• **Instructions for the task**
Copy out word for word the part of the text on the commands of Jesus that runs from "The Context: This" up to and including "external and internal).".

• **Document extract**
[Start of section]

The Commands of Jesus
Anyone who is angry with his brother will be subject to judgment. (Matthew 5:22)
The Context: This command is from the Sermon on the Mount (found in Matthew 5-7). In Matthew, Jesus is portrayed as a new and better Moses. Moses was seen as the Lawgiver in the Hebrew Bible (received the Law on Mount Sinai). What we find in the Sermon on the Mount, is that often, Jesus quotes one of the commandments or one of the other rules from the Torah (or Law, like 5.21, 27, 31, 38) and he expounds on it, revealing the Spirit that God gave the command in. He wanted to deal with our sinfulness (both external and internal).
Jesus is showing how demanding a holy God is. He cares more about our mere external obedience to a few commands, he cares about our heart. He was dealing with religious people who thought they could justify themselves before God on how they observed certain rituals (the Pharisees, that is). Jesus knows that external sinfulness comes from our internal uncleanness (see Mark 7.20-23). Adultery is obviously sinful but it stems from our evil thoughts. We think we are ok if we don’t engage in the external act of adultery (or any sexual immorality) but we can harbor these internal thoughts. These internal thoughts are what lead to the immoral sinful behavior. Jesus is trying to get us to deal with the source of our sinfulness (our hearts).

[End of section]

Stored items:
[Start of section]

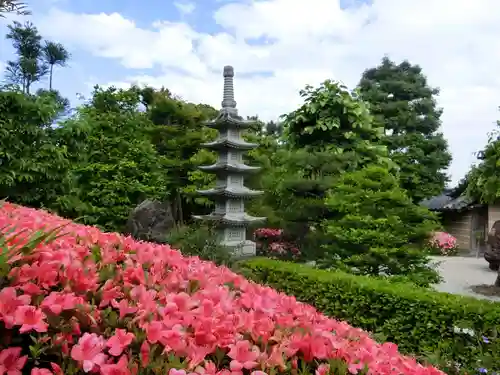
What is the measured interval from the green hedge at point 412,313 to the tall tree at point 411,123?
52.1 feet

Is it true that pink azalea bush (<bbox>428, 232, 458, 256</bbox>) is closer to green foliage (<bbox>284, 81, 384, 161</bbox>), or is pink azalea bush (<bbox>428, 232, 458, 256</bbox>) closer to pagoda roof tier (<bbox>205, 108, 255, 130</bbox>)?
green foliage (<bbox>284, 81, 384, 161</bbox>)

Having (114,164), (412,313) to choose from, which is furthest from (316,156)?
(114,164)

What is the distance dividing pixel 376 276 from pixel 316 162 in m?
3.99

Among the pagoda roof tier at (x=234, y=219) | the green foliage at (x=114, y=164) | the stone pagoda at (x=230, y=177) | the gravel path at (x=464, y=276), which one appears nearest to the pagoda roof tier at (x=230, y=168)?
the stone pagoda at (x=230, y=177)

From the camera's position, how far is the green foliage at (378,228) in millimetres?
7492

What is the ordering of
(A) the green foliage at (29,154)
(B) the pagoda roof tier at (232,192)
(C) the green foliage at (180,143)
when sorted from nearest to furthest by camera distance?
(A) the green foliage at (29,154)
(B) the pagoda roof tier at (232,192)
(C) the green foliage at (180,143)

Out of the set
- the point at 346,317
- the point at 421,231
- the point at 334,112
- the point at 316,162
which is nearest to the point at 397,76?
the point at 334,112

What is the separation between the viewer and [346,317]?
261 inches

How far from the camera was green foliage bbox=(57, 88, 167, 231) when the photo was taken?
14790mm

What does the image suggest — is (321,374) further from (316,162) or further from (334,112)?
(334,112)

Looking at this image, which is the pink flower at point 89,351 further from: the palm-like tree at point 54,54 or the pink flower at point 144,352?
the palm-like tree at point 54,54

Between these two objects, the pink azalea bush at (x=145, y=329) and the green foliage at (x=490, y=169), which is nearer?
the pink azalea bush at (x=145, y=329)

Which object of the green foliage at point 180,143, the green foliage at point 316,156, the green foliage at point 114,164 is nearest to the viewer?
the green foliage at point 316,156

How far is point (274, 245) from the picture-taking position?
519 inches
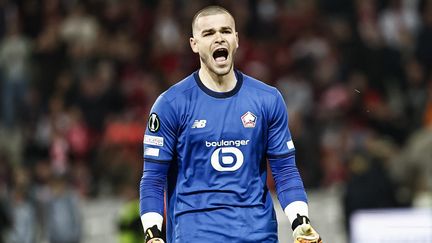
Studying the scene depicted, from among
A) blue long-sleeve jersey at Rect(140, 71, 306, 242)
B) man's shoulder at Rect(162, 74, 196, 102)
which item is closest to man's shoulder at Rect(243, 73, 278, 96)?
→ blue long-sleeve jersey at Rect(140, 71, 306, 242)

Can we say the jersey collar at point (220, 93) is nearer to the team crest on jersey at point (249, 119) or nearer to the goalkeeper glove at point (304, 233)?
the team crest on jersey at point (249, 119)

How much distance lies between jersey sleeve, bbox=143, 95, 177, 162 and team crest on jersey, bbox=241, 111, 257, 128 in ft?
1.34

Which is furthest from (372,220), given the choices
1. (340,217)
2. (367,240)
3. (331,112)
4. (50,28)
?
(50,28)

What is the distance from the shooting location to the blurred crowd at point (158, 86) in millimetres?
15852


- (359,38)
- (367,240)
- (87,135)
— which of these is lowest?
(367,240)

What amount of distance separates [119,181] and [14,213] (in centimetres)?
152

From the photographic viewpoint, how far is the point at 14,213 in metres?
15.8

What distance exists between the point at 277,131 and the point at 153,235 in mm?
984

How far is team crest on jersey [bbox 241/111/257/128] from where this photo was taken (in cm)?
700

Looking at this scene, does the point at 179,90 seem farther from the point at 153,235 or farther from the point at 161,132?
the point at 153,235

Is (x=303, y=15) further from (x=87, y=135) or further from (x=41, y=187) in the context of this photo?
(x=41, y=187)

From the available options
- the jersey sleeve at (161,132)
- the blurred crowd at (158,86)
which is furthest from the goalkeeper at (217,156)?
the blurred crowd at (158,86)

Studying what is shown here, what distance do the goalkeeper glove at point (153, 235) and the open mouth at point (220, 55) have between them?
1.05m

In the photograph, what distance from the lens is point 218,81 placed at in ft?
23.3
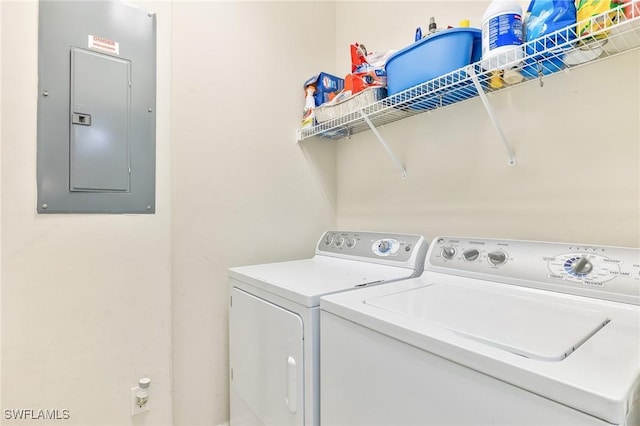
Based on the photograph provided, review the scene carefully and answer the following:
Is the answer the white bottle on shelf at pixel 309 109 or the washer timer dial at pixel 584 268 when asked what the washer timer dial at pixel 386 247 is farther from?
the white bottle on shelf at pixel 309 109

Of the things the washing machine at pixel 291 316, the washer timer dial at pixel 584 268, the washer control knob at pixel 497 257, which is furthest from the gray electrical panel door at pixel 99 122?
the washer timer dial at pixel 584 268

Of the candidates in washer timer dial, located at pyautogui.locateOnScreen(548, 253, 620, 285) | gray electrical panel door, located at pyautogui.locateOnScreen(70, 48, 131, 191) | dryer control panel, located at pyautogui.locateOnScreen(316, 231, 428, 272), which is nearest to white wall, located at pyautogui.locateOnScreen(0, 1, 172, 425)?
gray electrical panel door, located at pyautogui.locateOnScreen(70, 48, 131, 191)

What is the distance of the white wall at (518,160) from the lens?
105 cm

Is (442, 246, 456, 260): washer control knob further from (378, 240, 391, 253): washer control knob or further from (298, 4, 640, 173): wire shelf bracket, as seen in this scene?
(298, 4, 640, 173): wire shelf bracket

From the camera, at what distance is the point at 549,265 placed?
3.34 ft

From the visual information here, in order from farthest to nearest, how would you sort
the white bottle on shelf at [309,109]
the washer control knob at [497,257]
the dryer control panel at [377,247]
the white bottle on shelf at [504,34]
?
the white bottle on shelf at [309,109]
the dryer control panel at [377,247]
the washer control knob at [497,257]
the white bottle on shelf at [504,34]

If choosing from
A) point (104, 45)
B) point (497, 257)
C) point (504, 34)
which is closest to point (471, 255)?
point (497, 257)

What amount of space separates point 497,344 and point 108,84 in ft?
5.54

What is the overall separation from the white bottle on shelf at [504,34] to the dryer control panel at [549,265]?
612 millimetres

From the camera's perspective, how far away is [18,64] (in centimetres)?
122

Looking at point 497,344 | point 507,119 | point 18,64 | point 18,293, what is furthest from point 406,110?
point 18,293

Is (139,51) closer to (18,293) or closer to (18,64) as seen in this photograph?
(18,64)
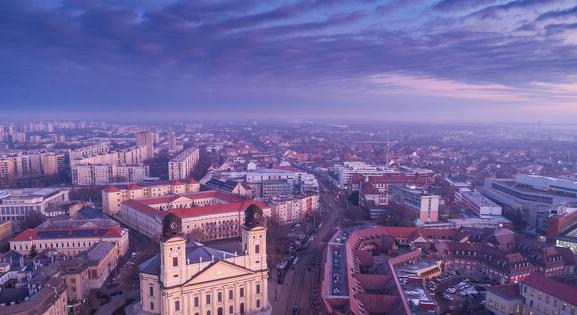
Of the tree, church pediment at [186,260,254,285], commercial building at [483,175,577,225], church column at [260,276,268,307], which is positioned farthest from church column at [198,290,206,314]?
commercial building at [483,175,577,225]

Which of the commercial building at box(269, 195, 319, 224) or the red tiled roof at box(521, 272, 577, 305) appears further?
the commercial building at box(269, 195, 319, 224)

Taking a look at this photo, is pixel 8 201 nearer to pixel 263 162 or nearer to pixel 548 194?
pixel 263 162

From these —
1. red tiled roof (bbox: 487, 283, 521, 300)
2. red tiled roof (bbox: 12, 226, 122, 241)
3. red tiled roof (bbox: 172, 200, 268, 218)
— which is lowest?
red tiled roof (bbox: 487, 283, 521, 300)

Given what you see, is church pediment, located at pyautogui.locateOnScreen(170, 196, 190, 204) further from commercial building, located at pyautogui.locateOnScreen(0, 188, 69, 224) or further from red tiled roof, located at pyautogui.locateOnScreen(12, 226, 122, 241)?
commercial building, located at pyautogui.locateOnScreen(0, 188, 69, 224)

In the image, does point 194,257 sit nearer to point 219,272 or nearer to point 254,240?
point 219,272

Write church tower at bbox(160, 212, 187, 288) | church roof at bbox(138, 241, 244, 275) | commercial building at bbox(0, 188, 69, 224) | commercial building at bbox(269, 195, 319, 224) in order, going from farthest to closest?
1. commercial building at bbox(0, 188, 69, 224)
2. commercial building at bbox(269, 195, 319, 224)
3. church roof at bbox(138, 241, 244, 275)
4. church tower at bbox(160, 212, 187, 288)

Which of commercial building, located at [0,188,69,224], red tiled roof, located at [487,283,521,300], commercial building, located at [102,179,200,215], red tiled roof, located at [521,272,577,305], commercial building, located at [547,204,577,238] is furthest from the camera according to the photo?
commercial building, located at [102,179,200,215]

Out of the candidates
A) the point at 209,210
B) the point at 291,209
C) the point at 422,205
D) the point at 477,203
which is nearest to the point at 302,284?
the point at 209,210
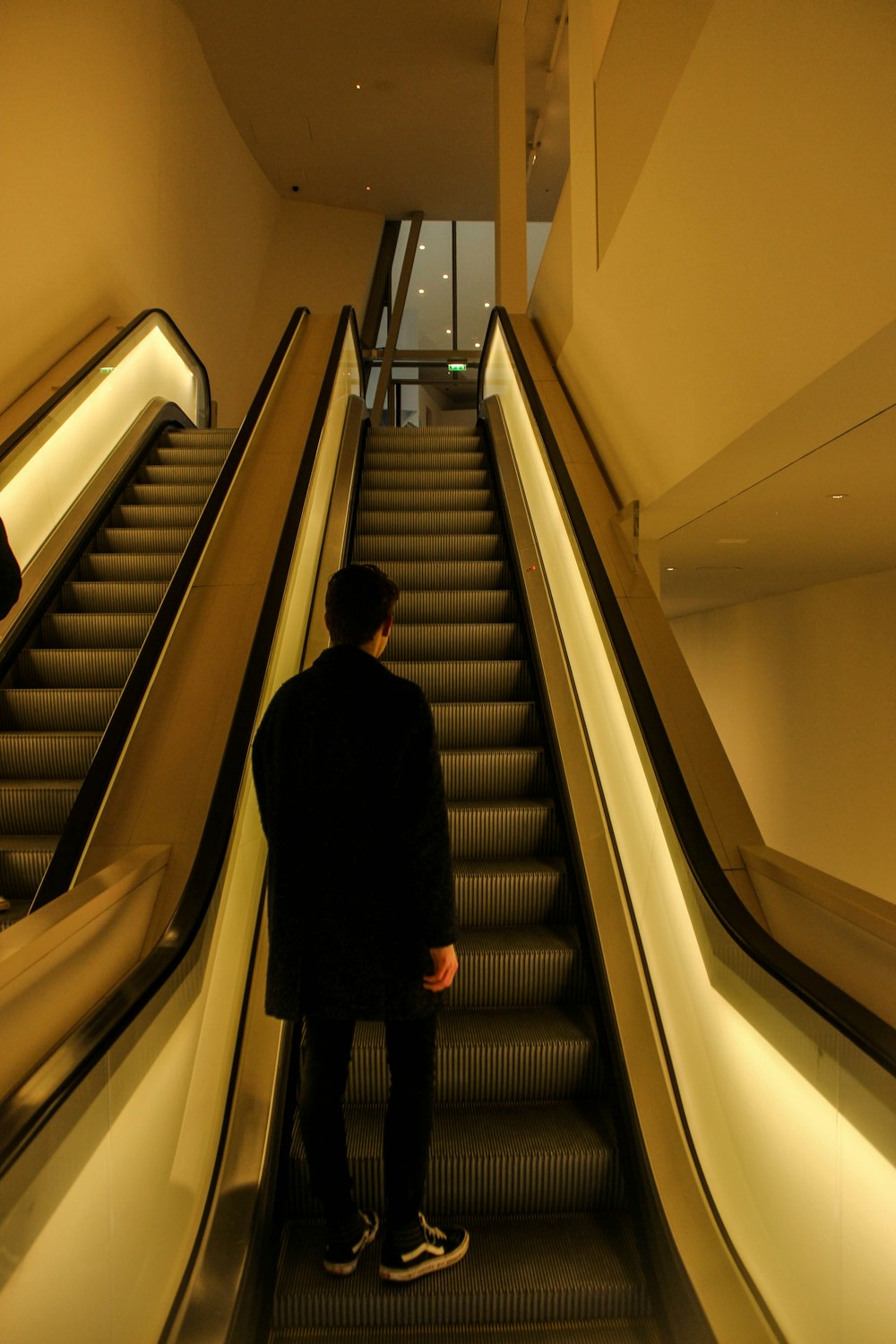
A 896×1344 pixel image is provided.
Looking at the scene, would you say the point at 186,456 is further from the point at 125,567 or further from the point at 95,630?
the point at 95,630

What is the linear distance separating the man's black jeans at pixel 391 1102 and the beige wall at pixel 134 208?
4.40 metres

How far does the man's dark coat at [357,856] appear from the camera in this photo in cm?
195

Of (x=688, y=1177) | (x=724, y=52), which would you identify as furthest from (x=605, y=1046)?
(x=724, y=52)

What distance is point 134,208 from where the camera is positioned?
26.2ft

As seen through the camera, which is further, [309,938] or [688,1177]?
[688,1177]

[End of section]

• **Answer for the task**
The Context: This command is from the Sermon on the Mount (found in Matthew 5-7). In Matthew, Jesus is portrayed as a new and better Moses. Moses was seen as the Lawgiver in the Hebrew Bible (received the Law on Mount Sinai). What we find in the Sermon on the Mount, is that often, Jesus quotes one of the commandments or one of the other rules from the Torah (or Law, like 5.21, 27, 31, 38) and he expounds on it, revealing the Spirit that God gave the command in. He wanted to deal with our sinfulness (both external and internal).